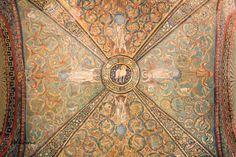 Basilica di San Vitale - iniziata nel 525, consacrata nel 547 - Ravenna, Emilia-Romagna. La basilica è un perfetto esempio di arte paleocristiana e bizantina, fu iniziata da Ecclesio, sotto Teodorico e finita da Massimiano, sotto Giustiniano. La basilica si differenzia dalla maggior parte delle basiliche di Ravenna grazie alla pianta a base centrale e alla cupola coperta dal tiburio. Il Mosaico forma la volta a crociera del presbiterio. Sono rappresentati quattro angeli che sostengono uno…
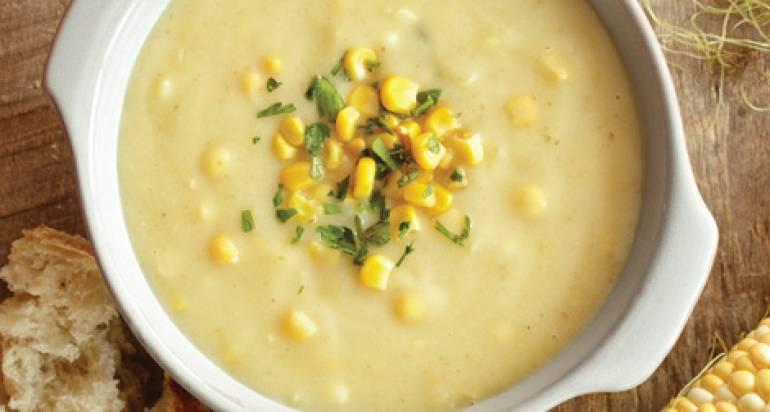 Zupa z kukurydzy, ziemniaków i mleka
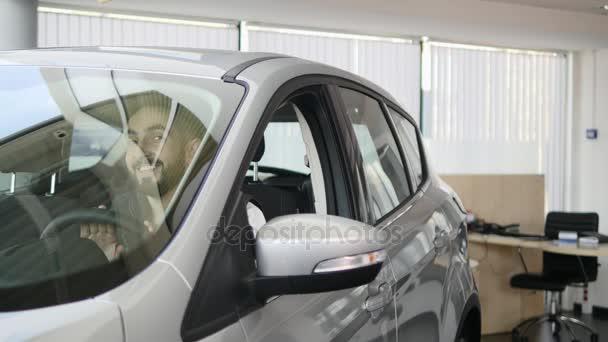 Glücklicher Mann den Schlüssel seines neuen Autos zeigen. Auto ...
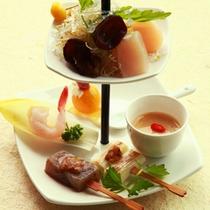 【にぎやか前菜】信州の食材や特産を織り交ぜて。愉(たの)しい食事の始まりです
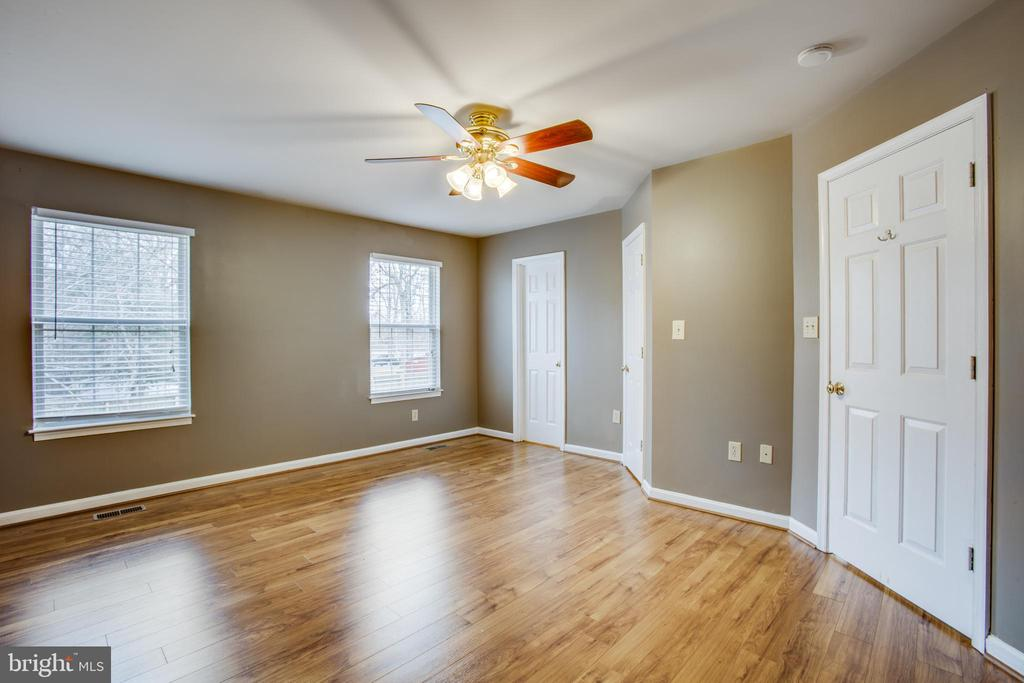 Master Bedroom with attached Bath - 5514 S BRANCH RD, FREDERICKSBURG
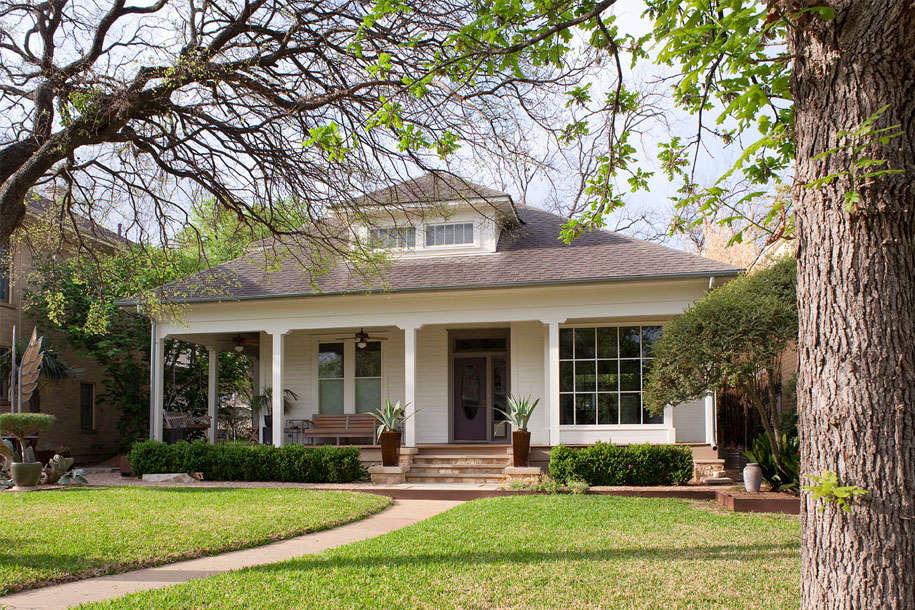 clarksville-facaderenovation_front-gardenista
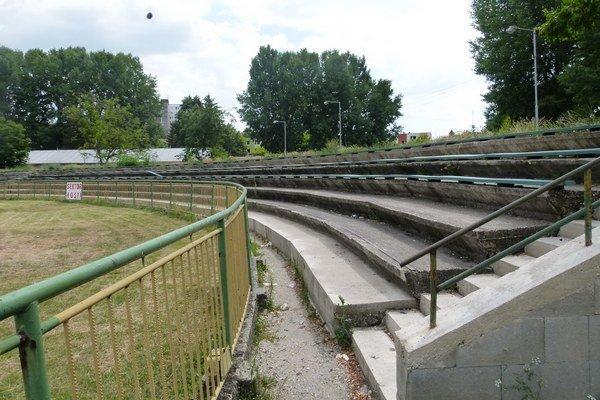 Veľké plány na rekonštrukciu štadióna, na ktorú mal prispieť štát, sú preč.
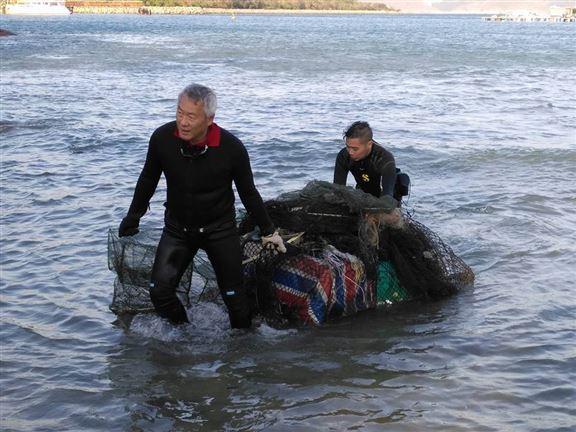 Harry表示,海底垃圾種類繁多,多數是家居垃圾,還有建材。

____________________

| Action item |
The final stretch of the data, from the line with "Veľké plány na" through its last line, is to be retyped exactly; pictures are not part of the copy.

| Answer to the problem |
 Veľké plány na rekonštrukciu štadióna, na ktorú mal prispieť štát, sú preč.
 Harry表示,海底垃圾種類繁多,多數是家居垃圾,還有建材。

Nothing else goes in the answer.